Не самый лучший способ начинать допрос. Три года назад, когда проект еще только начинался, он был полон энергии и сил и всегда вел себя корректно, но теперь майор даже не пытался соблюдать приличия.

— Что произошло с Роллинсом? — спросил я.

Доктор Вероника Якоби сидела рядом с Салазаром. Раньше она была здесь главным психиатром, но после смерти Грэхема Крекера возглавила научную сторону этого шоу.

— Травма, не совместимая с жизнью, — ответила она. — Скорее всего, его хозяина убили в бою. Я кивнул. Старая история. Иногда цыплята кусаются в ответ.

— Он сумел чего-нибудь добиться?

— Мы этого не заметили, — угрюмо заметил Салазар.

Другого ответа я и не ждал. Роллинс сумел войти в контакт с невежественным рядовым солдатом армии Карла XII. Я видел забавную картинку, которую показал мне Роллинс, — его оболтус пытался убедить юного короля держаться подальше от Полтавы. Наверное, Карл тут же приказал его повесить — хотя если подумать, то все должно было произойти гораздо быстрее, в противном случае Роллинс успел бы разорвать контакт.

— Мы ждем доклада, — напомнил Салазар.

— Да, офицер, — лениво отозвался я. Он не любит, когда к нему так обращаются, но еще больше ярится, когда его называют Салли, как это часто делал Крипер. Мы, убийцы-гризли, всегда были дерзкими.

— Ничего не получилось, — сказал я им. — Кронштет собирается встретиться с генералом Сухтеленом и договориться о капитуляции. Бенгту не под силу его переубедить. Я слишком сильно на него давил. Бенгту кажется, что он сходит с ума. Боюсь, он может сорваться.

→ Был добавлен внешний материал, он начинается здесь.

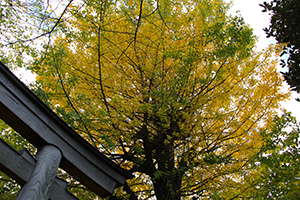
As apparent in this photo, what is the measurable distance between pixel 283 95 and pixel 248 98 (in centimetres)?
68

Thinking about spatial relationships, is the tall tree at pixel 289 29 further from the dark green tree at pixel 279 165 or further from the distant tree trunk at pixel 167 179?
the distant tree trunk at pixel 167 179

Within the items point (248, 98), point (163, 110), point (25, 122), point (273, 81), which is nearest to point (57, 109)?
point (25, 122)

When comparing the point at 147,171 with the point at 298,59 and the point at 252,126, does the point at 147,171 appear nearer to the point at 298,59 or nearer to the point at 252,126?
the point at 252,126

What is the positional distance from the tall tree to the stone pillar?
3.96 metres

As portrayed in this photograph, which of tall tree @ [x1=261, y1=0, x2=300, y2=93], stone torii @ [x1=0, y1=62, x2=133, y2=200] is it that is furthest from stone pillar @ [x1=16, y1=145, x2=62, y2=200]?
tall tree @ [x1=261, y1=0, x2=300, y2=93]

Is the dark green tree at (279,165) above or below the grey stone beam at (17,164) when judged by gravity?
above

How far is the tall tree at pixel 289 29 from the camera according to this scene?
338 centimetres

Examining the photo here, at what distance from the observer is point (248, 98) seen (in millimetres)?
4527

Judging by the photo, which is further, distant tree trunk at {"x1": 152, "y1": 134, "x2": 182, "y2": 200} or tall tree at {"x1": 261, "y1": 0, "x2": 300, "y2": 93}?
distant tree trunk at {"x1": 152, "y1": 134, "x2": 182, "y2": 200}

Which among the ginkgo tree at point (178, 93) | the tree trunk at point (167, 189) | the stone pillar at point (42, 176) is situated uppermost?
the ginkgo tree at point (178, 93)

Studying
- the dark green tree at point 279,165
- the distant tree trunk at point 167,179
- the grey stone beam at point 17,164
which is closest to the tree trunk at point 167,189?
the distant tree trunk at point 167,179

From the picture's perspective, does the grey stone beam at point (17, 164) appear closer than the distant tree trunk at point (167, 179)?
Yes

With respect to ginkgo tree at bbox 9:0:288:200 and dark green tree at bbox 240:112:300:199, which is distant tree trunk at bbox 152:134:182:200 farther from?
dark green tree at bbox 240:112:300:199

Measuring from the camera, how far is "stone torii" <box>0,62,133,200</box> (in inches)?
77.2
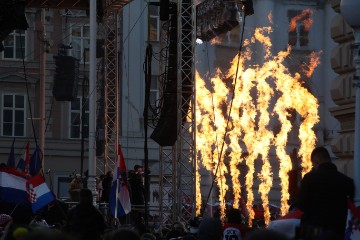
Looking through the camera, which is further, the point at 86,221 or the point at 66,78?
the point at 66,78

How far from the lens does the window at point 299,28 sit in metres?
56.2

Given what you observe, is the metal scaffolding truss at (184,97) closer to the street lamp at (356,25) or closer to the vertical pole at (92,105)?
the vertical pole at (92,105)

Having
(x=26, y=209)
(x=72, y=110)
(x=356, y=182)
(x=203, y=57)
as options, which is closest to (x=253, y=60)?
(x=203, y=57)

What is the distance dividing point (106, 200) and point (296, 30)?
1172 inches

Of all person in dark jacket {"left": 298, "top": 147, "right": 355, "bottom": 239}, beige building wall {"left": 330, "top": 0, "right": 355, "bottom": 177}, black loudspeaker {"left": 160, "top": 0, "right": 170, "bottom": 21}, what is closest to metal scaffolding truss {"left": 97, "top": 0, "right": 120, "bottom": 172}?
black loudspeaker {"left": 160, "top": 0, "right": 170, "bottom": 21}

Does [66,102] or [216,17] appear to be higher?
[216,17]

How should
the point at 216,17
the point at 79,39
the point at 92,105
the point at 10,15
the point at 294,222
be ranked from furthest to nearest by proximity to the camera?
1. the point at 79,39
2. the point at 216,17
3. the point at 92,105
4. the point at 10,15
5. the point at 294,222

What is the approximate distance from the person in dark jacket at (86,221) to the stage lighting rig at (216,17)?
19690mm

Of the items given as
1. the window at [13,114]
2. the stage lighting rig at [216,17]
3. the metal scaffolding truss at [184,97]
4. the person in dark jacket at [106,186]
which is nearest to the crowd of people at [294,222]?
the metal scaffolding truss at [184,97]

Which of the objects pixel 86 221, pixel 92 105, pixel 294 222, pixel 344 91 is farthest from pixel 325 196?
pixel 92 105

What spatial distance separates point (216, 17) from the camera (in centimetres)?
3559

— Все всадники времени подвергаются риску, — сказала Якоби. — Чем дольше вы остаетесь в контакте, тем более сильным становится ваше влияние на хозяина, а вместе с этим растет вероятность, что он ощутит чуждое присутствие. Вынести его способны лишь немногие.

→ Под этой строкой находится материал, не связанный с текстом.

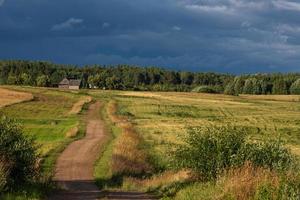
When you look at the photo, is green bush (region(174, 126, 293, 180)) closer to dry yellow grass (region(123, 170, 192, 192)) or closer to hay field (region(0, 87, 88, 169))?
dry yellow grass (region(123, 170, 192, 192))

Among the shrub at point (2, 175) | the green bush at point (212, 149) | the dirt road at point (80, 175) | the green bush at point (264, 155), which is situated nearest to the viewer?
the shrub at point (2, 175)

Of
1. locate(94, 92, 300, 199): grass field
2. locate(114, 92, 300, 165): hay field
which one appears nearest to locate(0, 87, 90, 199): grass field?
locate(94, 92, 300, 199): grass field

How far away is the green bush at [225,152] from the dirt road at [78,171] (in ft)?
14.0

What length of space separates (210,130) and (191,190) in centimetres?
549

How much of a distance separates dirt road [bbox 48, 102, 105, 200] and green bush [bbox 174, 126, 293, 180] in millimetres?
4269

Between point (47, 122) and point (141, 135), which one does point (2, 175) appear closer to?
point (141, 135)

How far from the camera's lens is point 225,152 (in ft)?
80.3

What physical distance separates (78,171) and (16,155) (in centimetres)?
801

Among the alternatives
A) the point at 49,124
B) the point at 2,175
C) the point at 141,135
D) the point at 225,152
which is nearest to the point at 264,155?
the point at 225,152

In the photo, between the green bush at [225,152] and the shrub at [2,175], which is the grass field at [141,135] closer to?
the green bush at [225,152]

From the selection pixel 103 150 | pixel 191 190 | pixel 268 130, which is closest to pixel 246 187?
pixel 191 190

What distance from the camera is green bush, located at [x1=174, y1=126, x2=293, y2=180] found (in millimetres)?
23891

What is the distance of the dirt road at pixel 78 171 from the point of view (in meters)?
22.0

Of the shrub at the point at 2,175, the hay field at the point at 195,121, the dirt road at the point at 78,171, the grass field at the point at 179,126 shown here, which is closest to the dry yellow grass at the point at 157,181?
the grass field at the point at 179,126
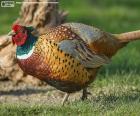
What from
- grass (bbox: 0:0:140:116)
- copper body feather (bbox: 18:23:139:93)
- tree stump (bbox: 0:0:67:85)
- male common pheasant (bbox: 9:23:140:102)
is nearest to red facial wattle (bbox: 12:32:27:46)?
male common pheasant (bbox: 9:23:140:102)

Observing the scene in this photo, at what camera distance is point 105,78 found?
36.7ft

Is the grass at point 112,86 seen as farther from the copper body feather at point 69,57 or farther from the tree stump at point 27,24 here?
the tree stump at point 27,24

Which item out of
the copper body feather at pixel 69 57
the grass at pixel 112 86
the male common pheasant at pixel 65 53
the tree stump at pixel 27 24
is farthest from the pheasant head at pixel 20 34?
the tree stump at pixel 27 24

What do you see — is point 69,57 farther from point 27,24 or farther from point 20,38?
point 27,24

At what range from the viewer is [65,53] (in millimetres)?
9008

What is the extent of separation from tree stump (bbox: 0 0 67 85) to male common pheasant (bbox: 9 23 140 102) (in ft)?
5.79

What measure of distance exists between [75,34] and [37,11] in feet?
6.83

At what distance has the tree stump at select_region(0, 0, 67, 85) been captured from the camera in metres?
11.1

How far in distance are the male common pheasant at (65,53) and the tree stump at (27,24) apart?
1.76 meters

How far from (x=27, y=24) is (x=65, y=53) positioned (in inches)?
92.7

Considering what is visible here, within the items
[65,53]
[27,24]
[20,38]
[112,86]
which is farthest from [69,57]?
[27,24]

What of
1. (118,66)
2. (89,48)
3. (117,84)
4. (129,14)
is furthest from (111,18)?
(89,48)

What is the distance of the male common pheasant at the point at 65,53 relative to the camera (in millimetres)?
8969

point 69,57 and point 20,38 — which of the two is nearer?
point 69,57
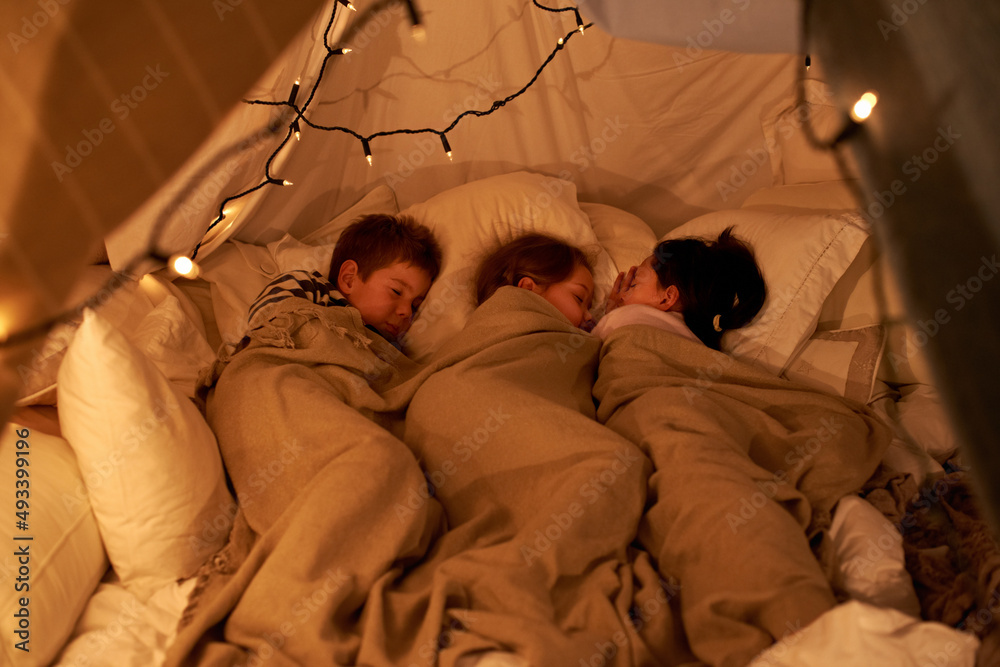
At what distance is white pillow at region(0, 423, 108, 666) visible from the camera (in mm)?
865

У нее чудесный голос, и она всегда вежлива со мной. Аккуратная, чистенькая, высокая и спокойная, неизменно дружелюбная и корректная. Интересно, остались бы ее манеры прежними, если бы Вероника — Ронни — узнала, что с тех самых пор, как я попал сюда, она исполняла главную роль в моих фантазиях во время мастурбации? В проекте участвовали всего пять женщин, вместе с тридцатью двумя мужчинами и шестью гризли, и она была самой симпатичной из всех.

Криперу Ронни тоже нравилась, поэтому даже поставил жучок в ее комнате. У Крипера был талант к таким вещам, он делал крошечные аудиовидеокамеры и втыкал их повсюду, заявляя, что если не может жить нормальной жизнью, то хотя бы будет подглядывать. Однажды вечером он пригласил меня в свою комнату, когда Ронни развлекалась с огромным рыжим капитаном Халлилбертоном, главой системы безопасности и ее дружком в те давние времена. И я смотрел, да, должен признаться, не стал отворачиваться. Но потом я разозлился. И сказал Криперу, что он не имеет права шпионить за Ронни или за кем-то другим.

— Паршивый гризли, они же заставляют нас шпионить за нашими хозяевами, — сказал он, — находясь внутри их несчастных голов. И будет честно, если мы поменяемся местами.

Я стал возражать, но из-за кипевшей внутри ярости у меня не нашлось разумных доводов.